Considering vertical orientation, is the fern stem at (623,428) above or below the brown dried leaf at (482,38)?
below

...

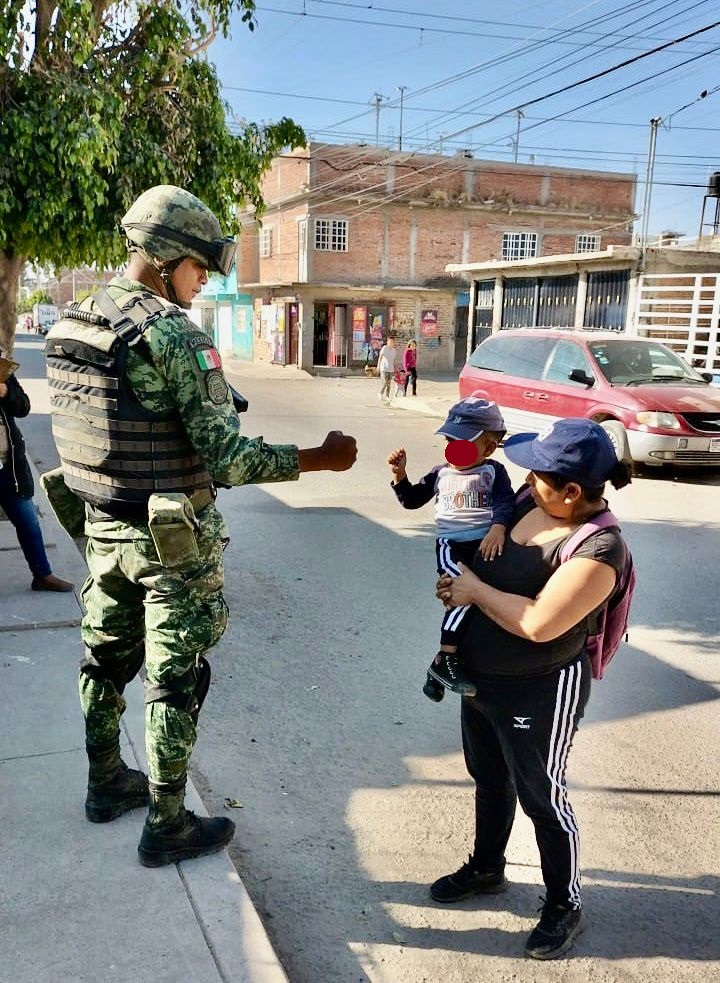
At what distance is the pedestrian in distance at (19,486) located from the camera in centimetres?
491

...

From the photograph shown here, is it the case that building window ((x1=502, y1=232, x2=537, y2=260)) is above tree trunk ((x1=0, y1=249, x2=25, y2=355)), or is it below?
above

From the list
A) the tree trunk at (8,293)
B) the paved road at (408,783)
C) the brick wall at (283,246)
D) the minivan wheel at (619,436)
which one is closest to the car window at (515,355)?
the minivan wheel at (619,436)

▶ **What is being asked**: Collect every line of the records that contains the word "above", treating uppercase and lowercase as different.

▶ **Full answer**:
Considering vertical orientation, is the fern stem at (623,428) above or below the brown dried leaf at (482,38)?
From the photograph shown here, is it the case that building window ((x1=502, y1=232, x2=537, y2=260)) is above tree trunk ((x1=0, y1=249, x2=25, y2=355)), or is it below?
above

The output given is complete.